Dem Online-Gamer fehlt kein echtes Gold, sondern 10 000 Einheiten der Währung Gold in World of Warcraft (WoW), aber diese ist bei eBay echtes Geld wert, nämlich 20 bis 25 Euro für 10 000 Einheiten. Die Lieferung erfolgt je nach Game-Server in ein bis zwei Tagen.

Sucht man bei eBay nach WoW Gold, so erhält man über 10 000 Treffer, so groß ist der Markt. Großkunden können Goldpakete für sage und schreibe 16 666 Euro kaufen, gesplittet in 174 Unterpakete a 10 000 Gold. Wiederverkaufswert 35 000 bis 40 000 Euro. Falls die Währung nicht fällt, was seit sinkender Teilnehmerzahlen bei WoW stetig der Fall ist.

Nicht alles Gold ist gestohlen, vieles wird auch in China produziert. Im Billiglohnland haben sich Firmen darauf spezialisiert, so genannte Goldfarmen zu betreiben, wo Hunderte Spieler damit beschäftigt sind, virtuelle Werte zu erzeugen. Diese landen bei deutschen Großhändlern und dann letztendlich bei eBay.

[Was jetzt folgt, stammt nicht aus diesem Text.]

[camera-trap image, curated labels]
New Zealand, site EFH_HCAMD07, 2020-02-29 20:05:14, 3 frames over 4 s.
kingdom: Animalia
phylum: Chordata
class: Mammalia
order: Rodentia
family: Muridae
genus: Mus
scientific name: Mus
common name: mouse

Verkaufte WoW-Accounts bei eBay innerhalb von dreißig Tagen

Anzahl: 1.844Preisspanne: 1 - 1.200,00 EuroDurchschnittspreis: 120,55 EuroGesamtumsatz: 222.296,00 Euro

Aber nicht nur für die WoW-Währung gibt es einen Markt, auch für gut ausgestattete Charaktere. Die und deren zugehörigen Accounts mit Gold und Reittieren bringen immer noch bis zu über tausend Euro ein (siehe Übersicht), der Durchschnittspreis liegt derzeit bei 120 Euro. Auch hier betreiben manche eBayer einen regen Handel mit Spielfiguren, die in China produziert werden.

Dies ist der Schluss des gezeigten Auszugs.